Démographie : où sont les bébés ?

En 2022, 726 000 bébés sont nés en France. C’est le nombre de naissances le plus faible depuis la fin de la Seconde Guerre mondiale, nous dit l’INSEE (28 septembre 2023), et les prévisions sur l’année en cours ne sont guère meilleures.

De 2000 à 2022, le nombre de naissances de deux parents nés en France a baissé de 22,1 %, à moins de 500 000 naissances par an, tandis que le nombre de naissances de deux parents étrangers, nés à l’étranger (hors Union européenne), a augmenté de 63% et dépasse désormais les cent mille par an !

Avec 673 000 décès en 2022, l’excédent naturel (naissances – décès) est désormais très réduit (53 000) et serait nettement négatif sans les naissances de parents étrangers nés à l’étranger (Afrique essentiellement), celles-ci venant remplacer les naissances de parents français qui manquent à l'appel.

Le phénomène se retrouve dans toute l’Union européenne : 3,9 millions de bébés sont nés en 2022, soit 4,9 % de moins qu’en 2021. Et il semble que les pays avancés d’Extrême-Orient suivent le même chemin avec même une longueur d’avance.

C’est inédit dans l’Histoire et cela nous promet, selon les démographes, un « hiver démographique » avec des jeunes de moins en moins nombreux et des vieux en proportion croissante, avec des conditions d'existence de plus en plus précaires du fait du manque de professionnels qualifiés dans l’industrie comme de personnels soignants pour s’occuper du grand âge.

Commun à tous les pays dits « avancés » (sauf Israël), cet effondrement démographique résulte des difficultés de logement et de déplacement dans des mégapoles de plus en plus étouffantes, ainsi que de la difficulté de combiner objectifs professionnels et vie familiale sous la pression consumériste. Il ne réduit pas autant le dérèglement climatique car nos émissions de gaz à effet de serre continueront d’augmenter en dépit de tout dans les trois prochaines décennies.

Immigration : le grand basculement

À Paris, l’Assemblée nationale, ce 12 décembre 2023, a déstabilisé le gouvernement en rejetant son projet de loi sur l’immigration. Réélu dix-huit mois plus tôt, le président Macron comptait sur ce texte pour reprendre la main après la fronde populaire face à sa loi sur le report de l’âge de départ à la retraite, imposée sans vote.

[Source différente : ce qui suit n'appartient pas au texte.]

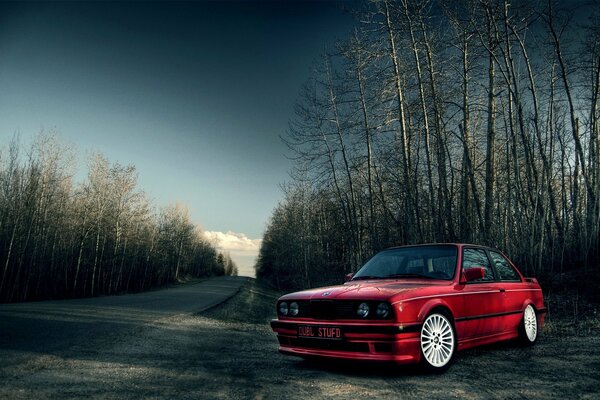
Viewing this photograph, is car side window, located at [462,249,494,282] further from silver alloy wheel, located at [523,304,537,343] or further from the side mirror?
silver alloy wheel, located at [523,304,537,343]

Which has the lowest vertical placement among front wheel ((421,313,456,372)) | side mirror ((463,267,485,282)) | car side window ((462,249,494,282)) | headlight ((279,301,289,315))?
front wheel ((421,313,456,372))

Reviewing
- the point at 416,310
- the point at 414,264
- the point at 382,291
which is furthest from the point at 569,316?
the point at 382,291

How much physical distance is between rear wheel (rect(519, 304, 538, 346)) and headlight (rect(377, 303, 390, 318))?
2.99 meters

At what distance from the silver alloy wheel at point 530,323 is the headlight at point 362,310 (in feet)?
10.3

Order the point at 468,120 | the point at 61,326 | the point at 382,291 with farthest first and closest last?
the point at 468,120, the point at 61,326, the point at 382,291

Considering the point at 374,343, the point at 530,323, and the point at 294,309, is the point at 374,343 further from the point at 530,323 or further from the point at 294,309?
the point at 530,323

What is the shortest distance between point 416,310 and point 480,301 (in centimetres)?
140

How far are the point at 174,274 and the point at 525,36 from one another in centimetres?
6318

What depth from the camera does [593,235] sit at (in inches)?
429

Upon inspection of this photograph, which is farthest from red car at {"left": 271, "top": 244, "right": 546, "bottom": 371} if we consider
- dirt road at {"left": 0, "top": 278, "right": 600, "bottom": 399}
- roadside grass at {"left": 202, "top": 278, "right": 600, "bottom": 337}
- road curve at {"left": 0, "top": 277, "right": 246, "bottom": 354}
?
road curve at {"left": 0, "top": 277, "right": 246, "bottom": 354}

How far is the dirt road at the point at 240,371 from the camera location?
3506 millimetres

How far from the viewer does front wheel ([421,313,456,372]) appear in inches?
165

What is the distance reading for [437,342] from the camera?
14.2 feet

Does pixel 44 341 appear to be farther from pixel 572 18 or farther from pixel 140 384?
pixel 572 18
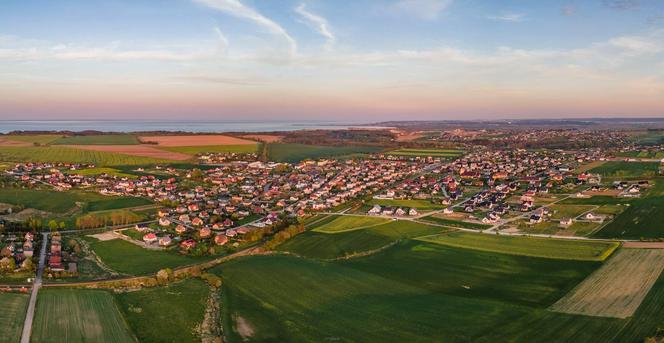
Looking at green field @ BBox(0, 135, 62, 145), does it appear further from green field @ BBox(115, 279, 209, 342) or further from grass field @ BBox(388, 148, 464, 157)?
green field @ BBox(115, 279, 209, 342)

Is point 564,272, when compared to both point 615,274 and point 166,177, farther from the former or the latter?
point 166,177

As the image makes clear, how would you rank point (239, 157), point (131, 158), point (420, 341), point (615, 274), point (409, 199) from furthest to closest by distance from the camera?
point (239, 157) → point (131, 158) → point (409, 199) → point (615, 274) → point (420, 341)

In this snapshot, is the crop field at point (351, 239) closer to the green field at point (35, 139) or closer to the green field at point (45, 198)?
the green field at point (45, 198)

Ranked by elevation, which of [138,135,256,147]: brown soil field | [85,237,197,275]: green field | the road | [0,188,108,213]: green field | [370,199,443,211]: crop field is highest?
[138,135,256,147]: brown soil field

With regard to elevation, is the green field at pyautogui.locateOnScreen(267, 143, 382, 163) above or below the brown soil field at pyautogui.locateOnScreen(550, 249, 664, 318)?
above

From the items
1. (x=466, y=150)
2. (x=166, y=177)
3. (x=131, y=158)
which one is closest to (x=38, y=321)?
(x=166, y=177)

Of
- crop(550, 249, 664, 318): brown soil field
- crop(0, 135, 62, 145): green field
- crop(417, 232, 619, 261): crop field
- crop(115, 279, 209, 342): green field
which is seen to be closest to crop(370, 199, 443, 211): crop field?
crop(417, 232, 619, 261): crop field

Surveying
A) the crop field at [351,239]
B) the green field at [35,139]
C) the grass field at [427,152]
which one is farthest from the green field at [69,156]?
the crop field at [351,239]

Cette secousse survient trois semaines après le succès du Parti de la liberté (PVV) de Geert Wilders aux élections législatives néerlandaises. En Italie, Giorgia Meloni, présidente du parti Fratelli d'Italia, dirige le pays depuis octobre 2022. En Finlande, en Lettonie et en Slovaquie, des partis d'extrême-droite participent au gouvernement. Pour ne rien dire de la Hongrie de Viktor Orban.

En France même, le Rassemblement national, qui réclame comme les précédents la fin de l’accueil indiscriminé de tous les immigrants, a fait une entrée en force au Parlement en juin 2022 et sa présidente Marine Le Pen a devancé Emmanuel Macron au deuxième tour des présidentielles dans les départements populaires et, soulignons-le, dans les départements d’outre-mer (note).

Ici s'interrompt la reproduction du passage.